The findings come from the new federal High School Longitudinal Study, which has tracked a nationally representative sample of more than 20,000 students who entered 9th grade in more than 900 public and private schools in 2009. The new data, collected in 2021, looks at whether students have enrolled and completed different kinds of higher education—and paid for it—as much as eight years after graduating high school.

For example, of the students who started a bachelor’s degree program right after high school in 2013, only 45 percent earned a degree in four years. Sixty-five percent finished in twice that amount of time, leaving more than a third with course time but no credentials eight years later.

The disparities were particularly stark for Black and Pacific Islander students, who were more likely than other student groups to enroll in a higher education program then find themselves unable to complete it.

More time means more tuition, and the study finds students received relatively little federal support for higher education. The Education Data Initiative estimated the average cost of a four-year college was $36,436 per student per year as of 2023, including tuition, books, supplies, and daily living expenses. In-state, public tuition alone averaged nearly $9,700 per year.

That means dragging out the time needed to complete a bachelor’s degree could drive up the total cost by $38,000—not counting fees, interest, living expenses, or income lost from entering the workforce later. The IES study found a little more than 60 percent of students received a federal student loan, and about the same share earned a Pell Grant, awarded to low-income students. Those who got federal student loans received an average of $17,900 total, and low-income students who received Pell Grants received on average only $10,800.

Some students got a boost from dual enrollment

High schools that allowed their students to begin earning credits for college did give their students a leg up, the data suggest.

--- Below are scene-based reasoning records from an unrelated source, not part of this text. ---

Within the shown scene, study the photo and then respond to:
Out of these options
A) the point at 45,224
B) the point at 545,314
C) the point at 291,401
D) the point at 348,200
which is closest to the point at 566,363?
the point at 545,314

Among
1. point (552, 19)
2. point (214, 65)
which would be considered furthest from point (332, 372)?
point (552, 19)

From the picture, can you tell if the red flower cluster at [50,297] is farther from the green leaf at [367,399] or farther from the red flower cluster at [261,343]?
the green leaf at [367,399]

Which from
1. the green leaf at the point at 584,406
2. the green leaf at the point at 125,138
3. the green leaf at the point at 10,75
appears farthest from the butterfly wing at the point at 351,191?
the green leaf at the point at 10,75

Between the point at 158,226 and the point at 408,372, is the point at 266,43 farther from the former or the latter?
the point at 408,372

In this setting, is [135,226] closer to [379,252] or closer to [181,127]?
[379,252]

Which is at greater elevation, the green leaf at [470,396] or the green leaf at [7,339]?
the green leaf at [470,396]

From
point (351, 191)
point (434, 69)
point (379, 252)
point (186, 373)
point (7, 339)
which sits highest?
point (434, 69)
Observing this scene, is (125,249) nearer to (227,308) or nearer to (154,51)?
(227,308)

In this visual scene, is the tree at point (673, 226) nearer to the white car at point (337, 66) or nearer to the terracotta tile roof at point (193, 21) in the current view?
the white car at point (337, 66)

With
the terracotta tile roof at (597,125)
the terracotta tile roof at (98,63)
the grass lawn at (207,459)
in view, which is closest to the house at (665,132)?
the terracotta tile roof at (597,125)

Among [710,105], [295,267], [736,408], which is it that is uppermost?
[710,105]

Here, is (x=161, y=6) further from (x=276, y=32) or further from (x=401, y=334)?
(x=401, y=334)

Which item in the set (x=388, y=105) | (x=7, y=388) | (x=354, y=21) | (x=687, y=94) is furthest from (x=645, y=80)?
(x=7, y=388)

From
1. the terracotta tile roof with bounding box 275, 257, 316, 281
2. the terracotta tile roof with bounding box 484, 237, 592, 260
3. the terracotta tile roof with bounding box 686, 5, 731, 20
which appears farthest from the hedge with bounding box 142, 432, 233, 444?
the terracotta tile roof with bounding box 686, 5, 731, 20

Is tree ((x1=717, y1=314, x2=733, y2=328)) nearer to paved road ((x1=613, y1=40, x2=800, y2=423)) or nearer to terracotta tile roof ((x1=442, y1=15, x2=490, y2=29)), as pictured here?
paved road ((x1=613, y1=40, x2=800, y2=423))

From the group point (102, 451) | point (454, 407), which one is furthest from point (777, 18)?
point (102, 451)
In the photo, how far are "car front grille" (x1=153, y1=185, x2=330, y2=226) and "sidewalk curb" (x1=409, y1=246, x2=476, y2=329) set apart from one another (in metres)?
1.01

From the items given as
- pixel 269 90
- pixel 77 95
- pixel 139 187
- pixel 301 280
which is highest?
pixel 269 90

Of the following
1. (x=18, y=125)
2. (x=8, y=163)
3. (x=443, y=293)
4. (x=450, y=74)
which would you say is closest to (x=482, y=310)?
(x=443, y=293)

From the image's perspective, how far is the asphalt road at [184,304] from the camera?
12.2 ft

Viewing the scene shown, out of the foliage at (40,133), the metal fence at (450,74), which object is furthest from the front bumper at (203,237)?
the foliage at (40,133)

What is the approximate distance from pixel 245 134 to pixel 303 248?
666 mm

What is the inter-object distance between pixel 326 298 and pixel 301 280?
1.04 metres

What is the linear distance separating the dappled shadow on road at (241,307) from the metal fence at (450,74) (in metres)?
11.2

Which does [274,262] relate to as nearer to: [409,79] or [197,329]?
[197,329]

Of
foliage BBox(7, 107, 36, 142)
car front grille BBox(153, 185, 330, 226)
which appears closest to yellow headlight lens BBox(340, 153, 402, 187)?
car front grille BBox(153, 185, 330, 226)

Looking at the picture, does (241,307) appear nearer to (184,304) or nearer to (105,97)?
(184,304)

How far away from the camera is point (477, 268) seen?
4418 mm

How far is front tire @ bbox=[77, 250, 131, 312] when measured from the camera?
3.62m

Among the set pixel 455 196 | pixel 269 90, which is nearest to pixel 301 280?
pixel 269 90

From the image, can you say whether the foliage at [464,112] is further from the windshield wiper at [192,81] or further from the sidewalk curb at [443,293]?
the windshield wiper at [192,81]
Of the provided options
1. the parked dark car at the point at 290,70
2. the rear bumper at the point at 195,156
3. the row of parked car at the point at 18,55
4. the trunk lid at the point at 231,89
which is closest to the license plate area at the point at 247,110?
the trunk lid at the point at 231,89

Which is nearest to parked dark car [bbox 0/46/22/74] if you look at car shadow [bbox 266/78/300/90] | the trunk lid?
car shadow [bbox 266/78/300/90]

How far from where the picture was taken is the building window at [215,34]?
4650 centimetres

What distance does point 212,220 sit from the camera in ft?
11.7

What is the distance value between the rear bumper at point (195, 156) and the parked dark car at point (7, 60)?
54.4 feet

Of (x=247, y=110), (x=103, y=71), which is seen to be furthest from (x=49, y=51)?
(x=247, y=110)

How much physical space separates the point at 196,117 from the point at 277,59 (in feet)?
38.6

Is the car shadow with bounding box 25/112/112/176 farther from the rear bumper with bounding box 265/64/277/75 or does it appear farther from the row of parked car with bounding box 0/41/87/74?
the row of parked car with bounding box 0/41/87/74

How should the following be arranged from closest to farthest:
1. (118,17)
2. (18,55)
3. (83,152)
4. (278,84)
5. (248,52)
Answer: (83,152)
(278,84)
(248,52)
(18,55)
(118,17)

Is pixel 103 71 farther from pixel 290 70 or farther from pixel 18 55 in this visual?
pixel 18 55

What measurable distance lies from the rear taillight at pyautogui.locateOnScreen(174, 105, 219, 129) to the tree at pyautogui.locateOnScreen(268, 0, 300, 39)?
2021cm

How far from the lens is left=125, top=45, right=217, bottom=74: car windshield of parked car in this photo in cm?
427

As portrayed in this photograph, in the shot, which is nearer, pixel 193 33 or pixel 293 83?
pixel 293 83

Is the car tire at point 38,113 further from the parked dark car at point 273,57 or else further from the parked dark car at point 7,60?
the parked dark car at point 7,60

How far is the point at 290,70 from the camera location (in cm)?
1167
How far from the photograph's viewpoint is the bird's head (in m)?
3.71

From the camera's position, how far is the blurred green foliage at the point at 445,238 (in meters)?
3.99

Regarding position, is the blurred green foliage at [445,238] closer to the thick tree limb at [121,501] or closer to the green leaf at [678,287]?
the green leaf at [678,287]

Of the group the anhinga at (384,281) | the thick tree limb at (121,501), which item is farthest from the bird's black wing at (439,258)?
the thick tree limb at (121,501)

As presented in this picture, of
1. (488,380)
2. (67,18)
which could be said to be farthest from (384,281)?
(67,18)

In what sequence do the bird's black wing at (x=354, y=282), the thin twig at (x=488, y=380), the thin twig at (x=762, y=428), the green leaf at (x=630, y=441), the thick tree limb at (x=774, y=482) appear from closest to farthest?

Among the students who enrolled in higher education, those who had participated in high school duel enrollment made up nearly a third of those who completed their degree or certification, the data show. Dual enrollment students made up only 17 percent of students who enrolled but never completed a certificate or degree. Students who started taking college courses in high school accounted for more than twice the share of Black and Hispanic students who completed higher education as noncompleters.

The federal data also show girls continuing to outpace boys in higher education credentials, regardless of the kind.

High school links matter for science fields

Among students who entered 9th grade in 2009 and completed some kind of postsecondary degree or credential, those with at least a 3.5 grade point average in high school were at least 10 percentage points more likely to earn a STEM credential than those with lower GPAs.

Math achievement was particularly important; more than a third of students who performed in the highest quintile in math went into a STEM field in higher education, versus 12.5 percent or less of students who didn’t perform as well in math.